Du Droit des Peuples

Monsieur Macron se défend de commenter l’action intérieure d’un autre gouvernement de l’Union européenne. Aux Catalans blessés d’avoir voulu exercer leur droit démocratique le plus élémentaire - celui d’aller voter - l’Elysée refuse jusqu’à la compassion. Ce qui est vrai des pays de l’Union européenne le sera a fortiori du Monde. Dirigeants chinois, russes, turcs et autres pourront se lâcher joyeusement sur leurs peuples: les cris des victimes ne troubleront pas le sommeil –bref à ce que l’on en dit - du Président.

Cette appréciation marque un retour à une tradition ancienne que la diplomatie gaullienne traduisait d’une formule simple: la France reconnaît les Etats, pas les régimes. Autrement dit, un pouvoir étranger peut traiter ses habitants comme il l’entend pour autant qu’il ne déborde pas les frontières qui le séparent de ses voisins. Cette doctrine connut des exceptions. Jacques Chirac, témoin de la gestion par la police italienne des manifestations hostiles au G8 de 2002, exprima publiquement sa réprobation quand bien même ces manifestants étaient autrement plus redoutables que les électeurs catalans soucieux de glisser un bulletin dans une urne. Certes, une diplomatie d’Etat ne peut se réduire à la défense de principes mais il est des limites qu’intuitivement l’Honnête Homme perçoit. Elles ont été très largement franchies en Catalogne sans que Monsieur Macron ne le ressente: dommage.
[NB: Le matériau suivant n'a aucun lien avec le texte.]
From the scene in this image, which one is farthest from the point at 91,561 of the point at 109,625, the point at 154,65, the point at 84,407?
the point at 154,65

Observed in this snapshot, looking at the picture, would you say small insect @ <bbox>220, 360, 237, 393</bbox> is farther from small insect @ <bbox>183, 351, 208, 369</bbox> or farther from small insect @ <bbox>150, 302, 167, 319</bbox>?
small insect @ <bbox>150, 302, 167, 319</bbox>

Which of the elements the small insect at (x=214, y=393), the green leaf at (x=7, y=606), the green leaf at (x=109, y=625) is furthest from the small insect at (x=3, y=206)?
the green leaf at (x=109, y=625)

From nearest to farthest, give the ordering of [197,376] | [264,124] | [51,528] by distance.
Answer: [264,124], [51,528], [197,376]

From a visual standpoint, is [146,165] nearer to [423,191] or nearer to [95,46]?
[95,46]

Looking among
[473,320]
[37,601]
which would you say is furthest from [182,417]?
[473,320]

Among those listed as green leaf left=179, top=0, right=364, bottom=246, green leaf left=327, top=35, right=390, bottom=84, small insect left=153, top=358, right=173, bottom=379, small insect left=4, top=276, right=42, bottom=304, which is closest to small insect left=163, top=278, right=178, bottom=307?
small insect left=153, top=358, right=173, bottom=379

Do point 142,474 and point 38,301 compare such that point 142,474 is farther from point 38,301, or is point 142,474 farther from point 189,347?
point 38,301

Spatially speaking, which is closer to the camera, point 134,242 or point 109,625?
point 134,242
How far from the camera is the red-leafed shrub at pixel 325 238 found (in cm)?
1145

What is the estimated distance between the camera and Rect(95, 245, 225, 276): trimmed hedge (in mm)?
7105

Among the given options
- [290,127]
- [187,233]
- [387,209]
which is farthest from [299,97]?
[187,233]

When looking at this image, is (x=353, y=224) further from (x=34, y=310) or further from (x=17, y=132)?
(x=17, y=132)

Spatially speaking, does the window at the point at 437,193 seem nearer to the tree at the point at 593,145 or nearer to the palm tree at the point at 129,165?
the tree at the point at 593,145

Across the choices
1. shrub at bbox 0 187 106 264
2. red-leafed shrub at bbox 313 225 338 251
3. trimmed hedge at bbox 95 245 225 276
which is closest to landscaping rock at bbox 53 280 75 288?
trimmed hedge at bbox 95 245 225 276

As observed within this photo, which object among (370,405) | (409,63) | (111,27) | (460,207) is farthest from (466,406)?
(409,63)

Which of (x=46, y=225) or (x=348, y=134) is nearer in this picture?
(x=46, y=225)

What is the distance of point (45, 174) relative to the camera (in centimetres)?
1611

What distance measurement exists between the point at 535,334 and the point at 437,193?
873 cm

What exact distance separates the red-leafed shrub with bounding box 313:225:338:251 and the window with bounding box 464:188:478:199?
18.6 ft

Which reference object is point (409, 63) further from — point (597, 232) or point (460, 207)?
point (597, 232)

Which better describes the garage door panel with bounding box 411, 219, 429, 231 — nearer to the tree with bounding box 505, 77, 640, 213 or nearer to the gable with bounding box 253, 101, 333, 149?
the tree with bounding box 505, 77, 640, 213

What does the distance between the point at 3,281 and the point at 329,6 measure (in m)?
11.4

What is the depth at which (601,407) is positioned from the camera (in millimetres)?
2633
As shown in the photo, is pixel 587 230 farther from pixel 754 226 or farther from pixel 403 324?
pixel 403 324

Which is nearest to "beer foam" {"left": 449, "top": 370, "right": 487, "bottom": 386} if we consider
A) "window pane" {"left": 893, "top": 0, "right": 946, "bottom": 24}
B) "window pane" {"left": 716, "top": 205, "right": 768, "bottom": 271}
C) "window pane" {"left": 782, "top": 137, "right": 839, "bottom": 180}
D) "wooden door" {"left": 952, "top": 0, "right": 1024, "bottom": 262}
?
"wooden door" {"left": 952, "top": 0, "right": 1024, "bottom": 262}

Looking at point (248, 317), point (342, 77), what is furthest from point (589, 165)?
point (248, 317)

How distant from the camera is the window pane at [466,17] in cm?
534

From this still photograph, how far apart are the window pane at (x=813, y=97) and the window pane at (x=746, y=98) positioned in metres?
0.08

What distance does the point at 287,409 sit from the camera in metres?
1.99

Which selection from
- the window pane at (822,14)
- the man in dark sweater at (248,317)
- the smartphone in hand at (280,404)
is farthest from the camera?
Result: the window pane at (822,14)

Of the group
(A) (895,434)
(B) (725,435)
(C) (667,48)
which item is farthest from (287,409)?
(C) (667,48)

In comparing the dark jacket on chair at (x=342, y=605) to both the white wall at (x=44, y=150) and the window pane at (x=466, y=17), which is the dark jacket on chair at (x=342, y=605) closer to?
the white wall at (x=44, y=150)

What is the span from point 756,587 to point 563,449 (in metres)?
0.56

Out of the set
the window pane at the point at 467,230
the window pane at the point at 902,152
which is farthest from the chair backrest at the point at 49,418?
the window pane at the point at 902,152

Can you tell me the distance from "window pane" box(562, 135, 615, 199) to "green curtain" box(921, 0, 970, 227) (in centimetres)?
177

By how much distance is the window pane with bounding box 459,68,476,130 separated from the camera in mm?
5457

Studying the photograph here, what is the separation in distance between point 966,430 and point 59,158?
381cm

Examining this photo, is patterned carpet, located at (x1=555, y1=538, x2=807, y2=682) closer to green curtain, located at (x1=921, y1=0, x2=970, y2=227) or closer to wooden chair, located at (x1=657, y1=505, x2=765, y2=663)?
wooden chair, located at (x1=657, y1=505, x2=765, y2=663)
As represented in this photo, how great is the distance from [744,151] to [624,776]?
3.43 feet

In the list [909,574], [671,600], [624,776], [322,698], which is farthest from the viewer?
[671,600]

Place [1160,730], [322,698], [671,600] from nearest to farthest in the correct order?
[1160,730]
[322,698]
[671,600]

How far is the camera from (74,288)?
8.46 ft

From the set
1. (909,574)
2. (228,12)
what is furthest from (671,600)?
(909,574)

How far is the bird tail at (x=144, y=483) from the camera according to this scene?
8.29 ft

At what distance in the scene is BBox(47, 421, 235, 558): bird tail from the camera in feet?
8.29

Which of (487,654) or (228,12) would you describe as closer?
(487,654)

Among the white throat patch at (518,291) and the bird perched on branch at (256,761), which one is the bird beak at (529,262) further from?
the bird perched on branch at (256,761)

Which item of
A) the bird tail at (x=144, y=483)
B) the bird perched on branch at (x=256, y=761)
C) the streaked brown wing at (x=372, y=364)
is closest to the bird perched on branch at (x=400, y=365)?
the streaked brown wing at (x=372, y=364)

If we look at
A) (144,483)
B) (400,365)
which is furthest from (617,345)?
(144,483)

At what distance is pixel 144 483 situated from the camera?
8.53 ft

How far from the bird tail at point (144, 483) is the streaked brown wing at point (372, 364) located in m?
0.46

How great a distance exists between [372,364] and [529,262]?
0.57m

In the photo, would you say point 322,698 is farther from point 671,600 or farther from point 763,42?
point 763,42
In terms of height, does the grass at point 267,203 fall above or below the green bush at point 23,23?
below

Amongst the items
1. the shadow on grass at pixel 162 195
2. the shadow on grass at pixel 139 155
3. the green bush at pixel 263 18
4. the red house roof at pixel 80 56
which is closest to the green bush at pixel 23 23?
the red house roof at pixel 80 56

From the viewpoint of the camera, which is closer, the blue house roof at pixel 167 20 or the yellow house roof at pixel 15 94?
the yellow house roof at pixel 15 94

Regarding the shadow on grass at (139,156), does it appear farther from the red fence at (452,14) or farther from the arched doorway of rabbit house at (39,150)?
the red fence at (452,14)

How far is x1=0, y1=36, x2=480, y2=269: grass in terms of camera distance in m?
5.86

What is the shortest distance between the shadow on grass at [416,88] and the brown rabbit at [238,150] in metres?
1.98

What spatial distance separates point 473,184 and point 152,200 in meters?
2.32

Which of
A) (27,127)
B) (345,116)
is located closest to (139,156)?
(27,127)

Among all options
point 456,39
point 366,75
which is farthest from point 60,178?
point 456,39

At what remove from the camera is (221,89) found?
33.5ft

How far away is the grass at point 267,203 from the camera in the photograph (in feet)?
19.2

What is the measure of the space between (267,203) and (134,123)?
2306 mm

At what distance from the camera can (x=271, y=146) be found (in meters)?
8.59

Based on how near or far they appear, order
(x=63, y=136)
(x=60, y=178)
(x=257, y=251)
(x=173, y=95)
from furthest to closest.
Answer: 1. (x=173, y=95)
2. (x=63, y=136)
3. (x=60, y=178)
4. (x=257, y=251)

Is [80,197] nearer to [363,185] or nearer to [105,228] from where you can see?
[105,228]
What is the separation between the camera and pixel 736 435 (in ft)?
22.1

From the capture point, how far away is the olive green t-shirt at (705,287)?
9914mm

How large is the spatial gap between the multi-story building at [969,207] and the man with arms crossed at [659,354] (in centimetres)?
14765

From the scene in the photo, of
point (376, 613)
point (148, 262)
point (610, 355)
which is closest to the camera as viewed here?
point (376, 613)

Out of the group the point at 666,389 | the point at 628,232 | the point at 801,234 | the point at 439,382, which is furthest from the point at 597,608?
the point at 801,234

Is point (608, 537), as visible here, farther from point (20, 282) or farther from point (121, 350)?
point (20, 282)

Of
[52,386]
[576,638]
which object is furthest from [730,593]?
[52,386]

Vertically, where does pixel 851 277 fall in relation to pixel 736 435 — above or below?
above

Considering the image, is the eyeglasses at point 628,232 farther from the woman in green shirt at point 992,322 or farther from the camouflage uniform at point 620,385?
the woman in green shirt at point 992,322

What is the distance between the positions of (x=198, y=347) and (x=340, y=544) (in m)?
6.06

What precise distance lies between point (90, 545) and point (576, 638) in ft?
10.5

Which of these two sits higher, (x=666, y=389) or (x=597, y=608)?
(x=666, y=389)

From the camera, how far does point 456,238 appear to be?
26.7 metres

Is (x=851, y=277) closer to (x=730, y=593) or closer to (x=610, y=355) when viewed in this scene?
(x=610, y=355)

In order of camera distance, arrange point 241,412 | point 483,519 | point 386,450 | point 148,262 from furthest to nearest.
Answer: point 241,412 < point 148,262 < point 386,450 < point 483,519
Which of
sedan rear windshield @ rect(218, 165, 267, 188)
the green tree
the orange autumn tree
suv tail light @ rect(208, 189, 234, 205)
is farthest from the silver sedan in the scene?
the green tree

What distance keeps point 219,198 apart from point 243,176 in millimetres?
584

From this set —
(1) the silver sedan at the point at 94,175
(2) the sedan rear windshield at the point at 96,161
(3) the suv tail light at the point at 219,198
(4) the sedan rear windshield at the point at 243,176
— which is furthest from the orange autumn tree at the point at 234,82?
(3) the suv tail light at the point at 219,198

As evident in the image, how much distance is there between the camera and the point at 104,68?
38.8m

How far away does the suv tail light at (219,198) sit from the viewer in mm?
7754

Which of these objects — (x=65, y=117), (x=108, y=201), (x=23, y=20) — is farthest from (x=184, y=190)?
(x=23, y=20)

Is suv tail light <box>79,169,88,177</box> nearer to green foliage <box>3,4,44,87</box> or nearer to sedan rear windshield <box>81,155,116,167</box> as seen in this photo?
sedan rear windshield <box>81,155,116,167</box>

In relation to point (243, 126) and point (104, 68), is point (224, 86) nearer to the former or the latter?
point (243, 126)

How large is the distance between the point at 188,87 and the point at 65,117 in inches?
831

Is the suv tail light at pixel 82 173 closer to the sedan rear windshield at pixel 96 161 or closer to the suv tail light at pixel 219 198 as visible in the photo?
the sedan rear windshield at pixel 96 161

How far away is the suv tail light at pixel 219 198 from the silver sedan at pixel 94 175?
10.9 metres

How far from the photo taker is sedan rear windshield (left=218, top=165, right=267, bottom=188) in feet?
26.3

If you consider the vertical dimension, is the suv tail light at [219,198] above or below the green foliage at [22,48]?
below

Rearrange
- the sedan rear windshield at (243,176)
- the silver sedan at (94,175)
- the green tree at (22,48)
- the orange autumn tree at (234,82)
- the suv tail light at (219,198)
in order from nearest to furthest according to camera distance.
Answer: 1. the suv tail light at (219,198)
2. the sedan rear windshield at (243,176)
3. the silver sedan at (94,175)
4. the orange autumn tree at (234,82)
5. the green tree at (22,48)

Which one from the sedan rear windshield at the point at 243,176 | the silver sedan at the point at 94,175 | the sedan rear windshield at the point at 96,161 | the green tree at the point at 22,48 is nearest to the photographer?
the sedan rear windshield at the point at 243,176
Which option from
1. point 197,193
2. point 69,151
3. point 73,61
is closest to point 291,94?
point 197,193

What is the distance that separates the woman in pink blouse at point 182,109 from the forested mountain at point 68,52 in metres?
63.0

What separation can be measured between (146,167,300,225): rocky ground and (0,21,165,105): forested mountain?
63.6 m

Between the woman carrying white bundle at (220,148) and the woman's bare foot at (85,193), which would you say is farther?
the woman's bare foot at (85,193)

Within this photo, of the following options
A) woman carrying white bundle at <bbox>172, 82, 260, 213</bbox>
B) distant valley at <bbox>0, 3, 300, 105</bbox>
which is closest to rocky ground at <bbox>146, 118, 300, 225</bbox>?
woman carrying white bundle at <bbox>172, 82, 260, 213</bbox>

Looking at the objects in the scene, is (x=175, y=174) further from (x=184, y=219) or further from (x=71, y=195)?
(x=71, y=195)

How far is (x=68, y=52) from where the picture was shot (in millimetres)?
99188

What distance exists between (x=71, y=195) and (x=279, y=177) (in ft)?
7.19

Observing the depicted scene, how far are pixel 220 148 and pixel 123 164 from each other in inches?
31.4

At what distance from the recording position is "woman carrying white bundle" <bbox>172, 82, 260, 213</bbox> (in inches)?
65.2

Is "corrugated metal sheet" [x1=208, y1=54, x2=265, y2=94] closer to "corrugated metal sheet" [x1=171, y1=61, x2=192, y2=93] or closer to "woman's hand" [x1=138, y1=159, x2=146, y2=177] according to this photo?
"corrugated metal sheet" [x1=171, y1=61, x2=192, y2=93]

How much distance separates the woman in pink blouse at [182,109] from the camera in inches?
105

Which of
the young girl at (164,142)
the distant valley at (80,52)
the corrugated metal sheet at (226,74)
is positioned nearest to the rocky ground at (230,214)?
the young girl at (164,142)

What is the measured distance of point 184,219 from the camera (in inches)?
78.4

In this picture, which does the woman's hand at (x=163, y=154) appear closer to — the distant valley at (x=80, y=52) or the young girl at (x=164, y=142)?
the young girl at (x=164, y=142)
Au-delà du traitement policier d’une consultation démocratique, se pose la question des pulsions centrifuges qui secouent certaines régions de l’Union européenne. Celle-ci et les Etats qui la composent sont avant tout schizophrènes. Ils s’accordent à vider les Nations de beaucoup de leurs pouvoirs au profit d’institutions communautaires. Cependant, ils s’étonnent que contemplant l’impotence grandissante des Etats et rassurées par le socle protecteur de l’Europe, certaines régions portées par une Histoire vraie ou rêvée, soient prises du frisson de l’indépendance. Cela ne veut pas dire que l’Europe suffise à expliquer les tentations sécessionnistes catalanes ou écossaises. Les Nations sont le fruit d’une unification plus ou moins forcée au fil des siècles et la résurgence des sentiments d’appartenance à des entités géographiques plus restreintes n’est qu’un retour de l’Histoire. Cependant, en ce qu’elle rend les Etats moins utiles, la construction européenne aide nécessairement les régions à se penser comme des Nations.

En cette matière, la règle doit être celle de la liberté. Le droit des peuples à disposer d’eux-mêmes est un principe inaliénable au rebours de l’indivisibilité théorique des Nations ou même de la composition de l’Union européenne. Catalans, Ecossais et Anglais ont le droit de choisir leur destin, qu’ils aient raison ou qu’ils se trompent.